| Texte |
Débarquer in Avignoun et se dire qu’on va devoir chroniquer un certain nombre (pour ne pas écrire un nombre certain) des 1480 spectacles du Off, c’est un peu comme arriver au pied de l’Everest en tongs, short et t-shirt. Mais, l’avantage de l’Himalaya, c’est de pouvoir garder le nez pâle. Alors que, ici, on risque juste un coup de sommeil et de piquer du nez.

Mais, en ce mardi, pas de risque de ce côté-là. En effet, en allant voir « Je garde le chien, d’après Journal d’une création », à 11h30 à La Manufacture (lieu « capteur de nouveautés » qui, comme dab, fait montre d’une programmation pointue et innovante autour des écritures contemporaines), j’ai retrouvé une Claire Diterzi déterminée et au meilleur de sa forme. On connaît depuis longtemps l’originalité et la volonté de la tourangelle d’aller creuser des micro-sillons en dehors des champs cultivés par la « chanson française ». Et depuis les années 90, on peut dire qu’elle en a semé des grains de beauté et de fantaisie dans le pays sage de la musique parolée ! Au point de faire pousser de drôles de belles plantes, que les spécialistes de la spécialité ont bien du mal à faire rentrer dans les jardins à la française prévus à cet effet.

D’ailleurs, dès le début de cette « performance » (j’ai longtemps hésité sur le mot idoine à poser ici) qu’est Je garde le chien, elle précise explicitement ce qu’elle recherche dans son travail : « J’aimerais faire de la chanson contemporaine. Comme j’aime le théâtre contemporain. Et la danse contemporaine. Mais, ça n’existe pas. Quand on sort des clous avec une chanson, on est illégitime, voire prétentieux. Pour les gens, une chanson doit répondre à des critères sentencieux qui les rassurent par leur familiarité. Elle doit être codée avant sa naissance pour correspondre à des coordonnées ancrées depuis 1806 dans leur base de données. Et ce n’est pas trop ça que j’attends de l’art. » Voilà qui devrait donner du grain à moudre à une frange non négligeable du lectorat de NosEnchanteurs

Et Je garde le chien n’échappe pas aux velléités iconoclastes de cette « moi, sonneuse, battante ». Mais, ce qui est clair et nous éclaire, c’est que Claire ne cherche pas à nous entraîner dans ses positions affirmées et dans ses révoltes : nul prosélytisme là-dedans. Juste une femme qui, se racontant, pose posément les grandes étapes et anecdotes de sa vie avec un naturel confondant, terme pris là au pied de l’être. Car la performeuse m’a littéralement fait fondre avec elle, au fil de ce qu’elle nous livrait (pour s’en délivrer ?).

| Consigne écrite 1 |
Dans la citation de Claire Diterzi que rapporte la critique de son spectacle, quelles disciplines artistiques sont qualifiées de « contemporaines » ?
| Consigne écrite 2 |
Poursuivez, s'il vous plaît, la critique du spectacle Je garde le chien après sa dernière phrase.
Le matériel qui suit n'intervient en rien dans ce travail.

| Matériel extrait |
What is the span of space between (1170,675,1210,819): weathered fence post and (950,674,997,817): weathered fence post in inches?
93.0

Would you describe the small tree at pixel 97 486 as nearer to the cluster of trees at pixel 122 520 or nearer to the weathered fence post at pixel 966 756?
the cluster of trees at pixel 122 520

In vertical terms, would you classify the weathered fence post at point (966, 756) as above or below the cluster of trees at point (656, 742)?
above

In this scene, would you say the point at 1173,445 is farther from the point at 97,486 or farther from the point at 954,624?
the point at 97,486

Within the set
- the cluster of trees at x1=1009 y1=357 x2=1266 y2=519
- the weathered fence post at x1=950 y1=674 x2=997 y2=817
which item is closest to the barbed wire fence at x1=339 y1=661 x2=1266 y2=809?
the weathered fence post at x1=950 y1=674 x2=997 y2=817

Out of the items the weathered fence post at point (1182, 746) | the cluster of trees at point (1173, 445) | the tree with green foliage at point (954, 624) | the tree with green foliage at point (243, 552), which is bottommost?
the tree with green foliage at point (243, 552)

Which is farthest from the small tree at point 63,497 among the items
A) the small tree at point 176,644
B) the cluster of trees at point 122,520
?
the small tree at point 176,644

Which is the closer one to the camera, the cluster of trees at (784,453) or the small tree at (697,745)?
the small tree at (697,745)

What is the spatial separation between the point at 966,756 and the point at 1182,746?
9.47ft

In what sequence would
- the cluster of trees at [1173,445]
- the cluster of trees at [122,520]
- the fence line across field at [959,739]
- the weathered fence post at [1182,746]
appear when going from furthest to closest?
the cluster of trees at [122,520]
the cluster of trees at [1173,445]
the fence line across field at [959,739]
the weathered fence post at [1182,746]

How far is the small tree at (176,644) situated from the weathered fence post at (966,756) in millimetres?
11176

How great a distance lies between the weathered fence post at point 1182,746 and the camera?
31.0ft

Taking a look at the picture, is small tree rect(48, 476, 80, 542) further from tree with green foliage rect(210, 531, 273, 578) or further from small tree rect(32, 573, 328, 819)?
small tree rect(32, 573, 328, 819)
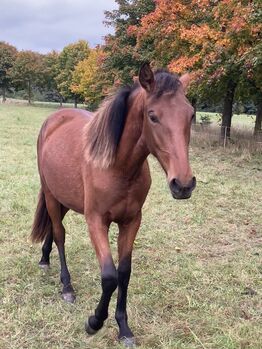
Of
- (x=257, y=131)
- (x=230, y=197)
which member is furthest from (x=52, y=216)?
(x=257, y=131)

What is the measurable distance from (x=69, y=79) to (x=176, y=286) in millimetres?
50771

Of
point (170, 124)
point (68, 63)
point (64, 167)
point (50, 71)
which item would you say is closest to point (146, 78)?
point (170, 124)

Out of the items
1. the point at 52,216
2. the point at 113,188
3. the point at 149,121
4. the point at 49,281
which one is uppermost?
the point at 149,121

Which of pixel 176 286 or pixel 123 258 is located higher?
pixel 123 258

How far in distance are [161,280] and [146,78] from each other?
2.35 m

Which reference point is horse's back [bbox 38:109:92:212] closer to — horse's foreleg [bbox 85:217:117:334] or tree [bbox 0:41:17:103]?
horse's foreleg [bbox 85:217:117:334]

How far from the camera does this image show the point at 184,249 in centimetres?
514

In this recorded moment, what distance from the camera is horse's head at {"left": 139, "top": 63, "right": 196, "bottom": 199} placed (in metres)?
2.34

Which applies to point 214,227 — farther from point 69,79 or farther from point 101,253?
point 69,79

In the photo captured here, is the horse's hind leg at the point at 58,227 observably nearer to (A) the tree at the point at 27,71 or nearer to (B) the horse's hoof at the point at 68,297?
(B) the horse's hoof at the point at 68,297

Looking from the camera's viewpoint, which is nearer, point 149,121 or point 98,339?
point 149,121

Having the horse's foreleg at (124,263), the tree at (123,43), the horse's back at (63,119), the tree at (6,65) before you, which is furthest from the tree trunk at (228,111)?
the tree at (6,65)

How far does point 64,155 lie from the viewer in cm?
390

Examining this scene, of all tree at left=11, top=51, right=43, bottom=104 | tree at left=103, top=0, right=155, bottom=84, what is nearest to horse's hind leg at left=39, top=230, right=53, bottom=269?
tree at left=103, top=0, right=155, bottom=84
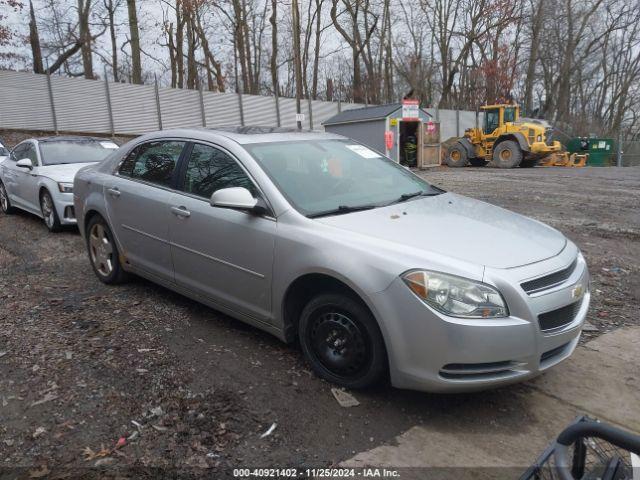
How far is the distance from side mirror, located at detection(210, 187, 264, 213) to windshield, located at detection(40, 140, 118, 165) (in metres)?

| Réponse écrite 1 |
- la chanson contemporaine
- le théâtre contemporain
- la danse contemporaine

| Réponse écrite 2 |
Le procédé de « re-présentation » choisi est celui d’une lecture augmentée. Ce qui signifie que l’artiste a choisi le fil conducteur de sa vie pour nous entrainer dans les méandres d’une existence comme les autres (mais qui revêt tout de même le caractère exceptionnel d’une véritable œuvre créative). Et pour ce faire, Claire Diterzi se réfère à un spectacle musical qu’elle avait monté en 2015 avec le dramaturge argentin Rodrigo Garcia, à partir des textes de celui-ci, auxquels Claire avait apporté l’expérience de son existence, et intitulé 69 battements par minute. C’est donc ce texte qui constitue la trame narrative de « Je garde le chien ». Et en fait une sorte d’autobiographie à cœur ouvert qui pulse avec la vitalité d’une femme délivrée des contraintes du carriérisme et des courbettes à faire en direction de ceux qui sont en place (il y a deux ans, elle a dit « merde » aux producteurs qui ne lui donnaient pas les moyens d’exercer sa créativité en toute liberté).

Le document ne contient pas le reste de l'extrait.